How to Make Mexican Macaroni & Cheese
Boil the pasta: I start by bringing a large pot of salted water to a boil. Once it’s bubbling, I toss in the elbow macaroni and cook it until it’s just al dente—about 7 to 8 minutes. Then I drain it and set it aside while I work on the sauce.

Make the roux: Next, I grab a medium saucepan and melt the butter over medium heat. Once melted, I sprinkle in the flour and whisk continuously for about a minute. This creates a smooth roux that thickens the sauce without clumps.

Build the cheese sauce: I slowly pour in the milk while whisking to avoid lumps, letting the sauce simmer until it starts to thicken (about 4–5 minutes). Then I stir in the shredded cheddar and pepper jack cheeses until they melt into a rich, velvety sauce.

Season it right: To give it that bold Mexican flavor, I mix in garlic powder, onion powder, cumin, smoked paprika, salt, and a few cracks of black pepper. I keep stirring until everything’s smooth and fragrant.

◆ Exercise tasks ◆
(1) For each statement about the macaroni and cheese recipe, answer yes or no, and quote the words from the recipe that decide it. (a) The macaroni is boiled for about 7 to 8 minutes. (b) The flour is whisked into the melted butter for about five minutes. (c) The cheese sauce is made with cheddar and pepper jack.
(2) According to the macaroni and cheese recipe, how long does the sauce simmer after the milk goes in, before the cheeses are added?
(3) Write the next part of the macaroni and cheese recipe, picking up after its last sentence.
The rows have no connection to the macaroni and cheese recipe.

Items from a data source:
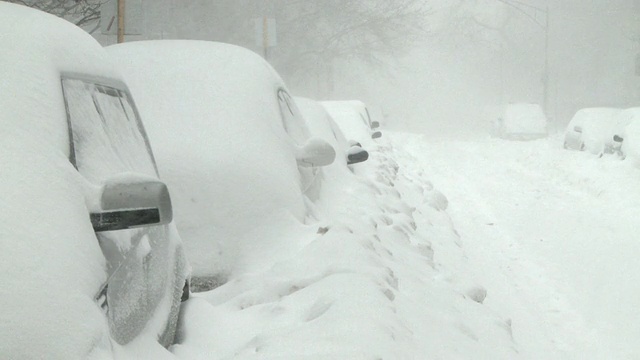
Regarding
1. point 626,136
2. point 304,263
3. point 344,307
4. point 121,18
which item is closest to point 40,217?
point 344,307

◆ Responses per task ◆
(1)
(a) Yes: "about 7 to 8 minutes"
(b) No: "whisk continuously for about a minute"
(c) Yes: "the shredded cheddar and pepper jack cheeses"

(2) About 4–5 minutes, until it starts to thicken.

(3)
Mix it all together: With the cheese sauce ready, I fold in the cooked pasta until every piece is coated in cheesy, spicy goodness. At this point, you can stir in cooked chorizo, jalapeños, corn, or fresh cilantro for extra flavor and texture.

Serve and enjoy: I scoop the mac and cheese into bowls, sprinkle with a little extra paprika or cilantro on top, and serve it hot. It’s cheesy, spicy, and packed with flavor—pure comfort food with a Mexican twist!


Mexican Mac & Cheese
Ingredients
- 8 oz Elbow Macaroni
- 2 tbsp Unsalted Butter
- 2 tbsp All-Purpose Flour
- 2 cup Whole Milk
- 1 cup Shredded Cheddar Cheese
- 1 cup Shredded Pepper Jack Cheese
- 1 tsp Garlic Powder
- 1 tsp Onion Powder
- 1/2 tsp Ground Cumin
- 1/2 tsp Smoked Paprika
Instructions
- Bring a large pot of salted water to a boil. Add the elbow macaroni and cook according to package directions until al dente. Drain the pasta and set it aside.
- In a medium saucepan over medium heat, melt the butter. Once melted, whisk in the flour and cook for about 1 minute to form a smooth roux.
- Gradually whisk in the milk, making sure there are no lumps. Keep stirring until the mixture begins to thicken—this should take about 5 minutes.
- Reduce the heat to low, then add the shredded cheddar and pepper jack cheeses. Stir until the cheese is completely melted and the sauce is smooth.
- Sprinkle in garlic powder, onion powder, cumin, smoked paprika, salt, and black pepper. Mix well to combine and let the flavors come together.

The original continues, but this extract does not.